> **OBJECTIF**: Poursuivez l'article sur Tod Dockstader à partir de sa dernière réplique.

Tod Dockstader : "aerial #1", l'étrange symphonie des ondes courtes.

Publié le 7 Mai 2009

Tod Dockstader : "aerial #1", l'étrange symphonie des ondes courtes.
   Qui connaît aujourd'hui Tod Dockstader ? Né en 1932, ce compositeur américain est pourtant une des grandes figures de la musique électronique ou de la musique concrète. Fellini s'est servi de ses "Eight electronic pieces" de 1960 pour son film Satyricon en 1969.

Dio.- Je sens ta pernicieuse influence.
Meph.- Quoi ? Tu n'aimes pas ce disque ?
Dio.- Si, mais je crains la spécialisation, mon cher.

 

Meph.- Je ne m'en plaindrais pas. L'électronique me convient. Tod tire des ondes courtes un véritable chant qui me rappelle celui, doux à mes oreilles, de mes damnés chéris.
Dio.- C'est vrai que ce compositeur a sans doute beaucoup souffert de ne pas pouvoir pendant si longtemps produire la musique qu'il entendait. Il n'avait pas assez de références universitaires pour avoir accès aux studios. Il a dû, lui qui n'avait rien moins qu'élaboré quelques unes des oeuvres les plus ambitieuses de la musique électronique dans les années 60, comme son "Apocalypse" ou sa "Quatermass" (on en reparlera bientôt), travailler dans un studio spécialisé dans les films éducatifs, les dessins animés où il fournissait images et sons.
Meph.- Heureusement qu'une nouvelle génération de musiciens s'est rendu compte de son importance.
Dio.- Oui, il est devenu célèbre. Il a pu se remettre à composer dans les années 90.
Meph.- Il est revenu à la radio qui a bercé son enfance, celle des ondes courtes, des stations qu'on a du mal à capter, des grésillements, des plages incroyables entre les stations, avec des espaces sonores inouïs. Il s'est mis à collectionner ces matériaux sur des centaines de bandes magnétiques.
Dio.- Et l'ordinateur est arrivé...
Meph.- Le coup de pouce qui a facilité le mixage et qui a permis un transfert de qualité, sans déperdition, des sons utilisés.
Dio.- D'accord. mais ça ne me dit pas pourquoi tu aimes tant la musique électronique, et celle de Tod en particulier.

Données de segmentation
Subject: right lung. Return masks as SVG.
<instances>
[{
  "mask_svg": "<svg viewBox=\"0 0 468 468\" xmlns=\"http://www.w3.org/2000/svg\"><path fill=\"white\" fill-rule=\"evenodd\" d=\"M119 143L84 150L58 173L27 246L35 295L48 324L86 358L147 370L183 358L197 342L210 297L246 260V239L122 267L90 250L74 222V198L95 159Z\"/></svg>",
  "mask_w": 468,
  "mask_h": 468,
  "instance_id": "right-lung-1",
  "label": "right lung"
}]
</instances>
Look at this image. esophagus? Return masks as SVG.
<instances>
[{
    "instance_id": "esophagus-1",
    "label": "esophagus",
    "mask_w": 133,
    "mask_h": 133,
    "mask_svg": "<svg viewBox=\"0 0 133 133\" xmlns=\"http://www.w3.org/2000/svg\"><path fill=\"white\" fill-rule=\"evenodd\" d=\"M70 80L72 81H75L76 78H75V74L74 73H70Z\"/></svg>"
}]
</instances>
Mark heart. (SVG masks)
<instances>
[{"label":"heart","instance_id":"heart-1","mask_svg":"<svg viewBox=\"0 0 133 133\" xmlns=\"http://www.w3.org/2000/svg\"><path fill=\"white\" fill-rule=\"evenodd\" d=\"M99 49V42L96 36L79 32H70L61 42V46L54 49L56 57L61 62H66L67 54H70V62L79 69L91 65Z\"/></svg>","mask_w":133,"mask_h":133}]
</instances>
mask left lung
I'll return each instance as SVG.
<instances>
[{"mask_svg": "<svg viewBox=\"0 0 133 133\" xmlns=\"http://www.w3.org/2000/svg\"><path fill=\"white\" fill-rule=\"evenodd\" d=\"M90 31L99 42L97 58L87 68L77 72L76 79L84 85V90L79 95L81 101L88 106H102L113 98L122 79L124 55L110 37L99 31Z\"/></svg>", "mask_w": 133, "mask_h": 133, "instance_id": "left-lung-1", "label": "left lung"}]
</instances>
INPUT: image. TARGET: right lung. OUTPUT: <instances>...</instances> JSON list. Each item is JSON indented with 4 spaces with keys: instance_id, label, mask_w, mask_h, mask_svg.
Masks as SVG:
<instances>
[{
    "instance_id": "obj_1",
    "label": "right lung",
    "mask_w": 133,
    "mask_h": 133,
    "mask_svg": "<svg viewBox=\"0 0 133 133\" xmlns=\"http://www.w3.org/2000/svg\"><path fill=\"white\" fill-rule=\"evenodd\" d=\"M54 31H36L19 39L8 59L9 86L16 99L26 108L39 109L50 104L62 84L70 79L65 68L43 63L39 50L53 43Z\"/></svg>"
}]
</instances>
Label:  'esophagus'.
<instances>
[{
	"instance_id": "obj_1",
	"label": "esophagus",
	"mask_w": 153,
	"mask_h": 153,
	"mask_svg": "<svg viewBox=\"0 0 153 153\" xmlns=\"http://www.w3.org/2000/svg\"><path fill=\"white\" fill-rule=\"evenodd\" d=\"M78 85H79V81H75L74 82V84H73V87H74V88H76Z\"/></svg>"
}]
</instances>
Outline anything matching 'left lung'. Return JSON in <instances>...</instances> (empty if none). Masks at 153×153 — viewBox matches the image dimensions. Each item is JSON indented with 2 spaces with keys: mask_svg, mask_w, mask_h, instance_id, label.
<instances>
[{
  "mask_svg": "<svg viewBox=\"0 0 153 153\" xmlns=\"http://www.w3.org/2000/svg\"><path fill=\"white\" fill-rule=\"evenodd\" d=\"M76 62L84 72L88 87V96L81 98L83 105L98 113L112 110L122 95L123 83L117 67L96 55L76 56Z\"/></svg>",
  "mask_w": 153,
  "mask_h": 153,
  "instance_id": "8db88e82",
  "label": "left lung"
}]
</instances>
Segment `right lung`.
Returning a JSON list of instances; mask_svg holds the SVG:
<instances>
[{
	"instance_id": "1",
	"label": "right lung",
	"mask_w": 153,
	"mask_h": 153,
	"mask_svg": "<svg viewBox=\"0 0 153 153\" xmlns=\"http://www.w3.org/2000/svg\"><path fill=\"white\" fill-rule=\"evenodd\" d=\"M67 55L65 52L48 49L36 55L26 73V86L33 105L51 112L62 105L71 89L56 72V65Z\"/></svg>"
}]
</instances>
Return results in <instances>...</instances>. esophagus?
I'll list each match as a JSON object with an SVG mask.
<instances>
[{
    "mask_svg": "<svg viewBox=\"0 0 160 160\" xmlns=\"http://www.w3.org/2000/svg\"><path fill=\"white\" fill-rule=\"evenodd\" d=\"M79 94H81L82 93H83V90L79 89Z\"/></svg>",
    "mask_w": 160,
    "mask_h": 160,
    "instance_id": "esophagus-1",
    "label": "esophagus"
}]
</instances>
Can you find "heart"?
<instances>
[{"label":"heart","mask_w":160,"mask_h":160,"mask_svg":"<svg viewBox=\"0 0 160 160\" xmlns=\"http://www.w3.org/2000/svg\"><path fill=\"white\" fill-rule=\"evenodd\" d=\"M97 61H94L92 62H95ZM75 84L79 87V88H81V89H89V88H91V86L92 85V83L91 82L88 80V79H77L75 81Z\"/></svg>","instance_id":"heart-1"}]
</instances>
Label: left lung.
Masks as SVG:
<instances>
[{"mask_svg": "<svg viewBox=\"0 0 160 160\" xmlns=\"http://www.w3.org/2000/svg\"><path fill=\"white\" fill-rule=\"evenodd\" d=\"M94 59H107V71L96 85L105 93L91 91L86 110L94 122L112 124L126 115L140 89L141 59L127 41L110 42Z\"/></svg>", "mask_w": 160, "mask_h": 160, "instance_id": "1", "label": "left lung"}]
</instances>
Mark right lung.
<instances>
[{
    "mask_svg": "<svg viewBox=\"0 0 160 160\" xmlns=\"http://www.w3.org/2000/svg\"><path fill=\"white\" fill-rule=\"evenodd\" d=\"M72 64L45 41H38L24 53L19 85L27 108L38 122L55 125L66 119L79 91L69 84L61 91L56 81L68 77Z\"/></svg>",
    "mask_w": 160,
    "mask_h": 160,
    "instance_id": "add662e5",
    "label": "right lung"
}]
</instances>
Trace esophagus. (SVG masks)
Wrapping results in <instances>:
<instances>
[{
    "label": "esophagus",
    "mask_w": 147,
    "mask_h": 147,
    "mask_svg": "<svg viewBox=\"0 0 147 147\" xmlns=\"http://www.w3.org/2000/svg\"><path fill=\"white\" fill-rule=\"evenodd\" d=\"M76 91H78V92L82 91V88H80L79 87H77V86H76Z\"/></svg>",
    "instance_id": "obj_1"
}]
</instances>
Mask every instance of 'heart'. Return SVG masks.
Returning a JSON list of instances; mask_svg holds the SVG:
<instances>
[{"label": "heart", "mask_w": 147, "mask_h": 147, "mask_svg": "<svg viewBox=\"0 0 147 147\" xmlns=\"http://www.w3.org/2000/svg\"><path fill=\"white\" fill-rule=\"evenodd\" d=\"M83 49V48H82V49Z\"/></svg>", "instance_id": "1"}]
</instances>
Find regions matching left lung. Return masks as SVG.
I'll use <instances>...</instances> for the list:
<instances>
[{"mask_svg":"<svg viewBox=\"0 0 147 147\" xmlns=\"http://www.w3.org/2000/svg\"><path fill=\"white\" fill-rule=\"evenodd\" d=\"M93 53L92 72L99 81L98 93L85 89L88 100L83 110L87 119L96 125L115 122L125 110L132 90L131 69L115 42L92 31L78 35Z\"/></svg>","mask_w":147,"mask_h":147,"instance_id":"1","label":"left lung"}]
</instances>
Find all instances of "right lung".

> **RÉPONSE ATTENDUE**:
Meph.- Tod est une sorte de matérialiste. Il est emballé par la nature physique du son, cette matière concrète qu'il va faire chanter. Il écoute dans le vide la chute éternelle des corps.
Dio.- Tu t'y connais dans ce domaine...
Meph.- Qui ne chute pas ne connait rien au sublime !
Dio.- Ne te vexe pas. Revenons à "aerial #1", le premier d'une trilogie. Des ondes courtes, toujours des ondes courtes, ce n'est pas un peu lassant ?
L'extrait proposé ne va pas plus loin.